Begin
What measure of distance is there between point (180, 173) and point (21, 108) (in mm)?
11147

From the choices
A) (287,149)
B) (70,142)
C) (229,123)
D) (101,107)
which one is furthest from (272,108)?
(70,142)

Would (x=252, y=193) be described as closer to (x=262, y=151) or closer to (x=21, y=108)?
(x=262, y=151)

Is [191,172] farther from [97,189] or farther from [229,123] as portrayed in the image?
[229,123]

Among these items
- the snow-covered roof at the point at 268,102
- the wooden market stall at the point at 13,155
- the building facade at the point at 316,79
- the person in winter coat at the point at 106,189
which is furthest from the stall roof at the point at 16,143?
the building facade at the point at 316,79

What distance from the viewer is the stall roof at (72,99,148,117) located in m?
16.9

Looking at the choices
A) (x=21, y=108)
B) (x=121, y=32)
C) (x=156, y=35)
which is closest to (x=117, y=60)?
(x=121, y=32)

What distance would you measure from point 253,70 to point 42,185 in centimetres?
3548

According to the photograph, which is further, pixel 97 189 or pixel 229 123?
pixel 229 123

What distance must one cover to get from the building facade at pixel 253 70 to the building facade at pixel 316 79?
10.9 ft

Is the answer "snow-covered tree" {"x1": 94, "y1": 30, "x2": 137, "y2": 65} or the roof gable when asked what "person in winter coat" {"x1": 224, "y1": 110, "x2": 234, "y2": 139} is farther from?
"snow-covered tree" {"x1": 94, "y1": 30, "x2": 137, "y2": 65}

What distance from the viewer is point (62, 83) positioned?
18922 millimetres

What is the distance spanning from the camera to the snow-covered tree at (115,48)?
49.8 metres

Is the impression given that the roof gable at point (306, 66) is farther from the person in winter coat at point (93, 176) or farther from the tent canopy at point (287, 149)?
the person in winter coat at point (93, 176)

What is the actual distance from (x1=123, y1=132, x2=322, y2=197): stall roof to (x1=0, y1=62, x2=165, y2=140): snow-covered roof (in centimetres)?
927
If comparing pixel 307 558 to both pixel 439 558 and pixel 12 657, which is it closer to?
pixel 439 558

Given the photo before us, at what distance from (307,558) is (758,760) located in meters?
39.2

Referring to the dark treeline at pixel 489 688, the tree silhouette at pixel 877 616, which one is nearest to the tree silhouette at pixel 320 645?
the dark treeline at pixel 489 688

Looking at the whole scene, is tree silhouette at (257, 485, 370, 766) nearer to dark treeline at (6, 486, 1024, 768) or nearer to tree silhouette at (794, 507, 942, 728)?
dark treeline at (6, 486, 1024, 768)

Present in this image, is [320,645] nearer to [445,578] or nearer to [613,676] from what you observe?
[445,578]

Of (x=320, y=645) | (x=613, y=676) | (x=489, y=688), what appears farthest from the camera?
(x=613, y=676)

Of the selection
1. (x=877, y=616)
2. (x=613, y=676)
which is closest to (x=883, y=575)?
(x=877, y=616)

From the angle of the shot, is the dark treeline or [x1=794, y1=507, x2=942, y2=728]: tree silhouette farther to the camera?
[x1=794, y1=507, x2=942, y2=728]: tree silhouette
End
--- Written instruction ---
Please scale the records above, starting at the line that contains "Of (x=320, y=645)" and ending at the last of the records, and give those lines again in full with the requests included. Multiply every coordinate in the answers by 1.65 and round each to a whole number, with halves rounded up, leaving the requests unchanged.

--- Exercise answer ---
Of (x=320, y=645) | (x=613, y=676) | (x=489, y=688), what appears farthest from the camera?
(x=1011, y=1115)

Of the selection
1. (x=877, y=616)
2. (x=613, y=676)
which is closest to (x=883, y=575)?
(x=1447, y=1016)

From the angle of the shot, is the dark treeline or [x1=794, y1=507, x2=942, y2=728]: tree silhouette farther to the camera?
[x1=1310, y1=837, x2=1554, y2=1201]: tree silhouette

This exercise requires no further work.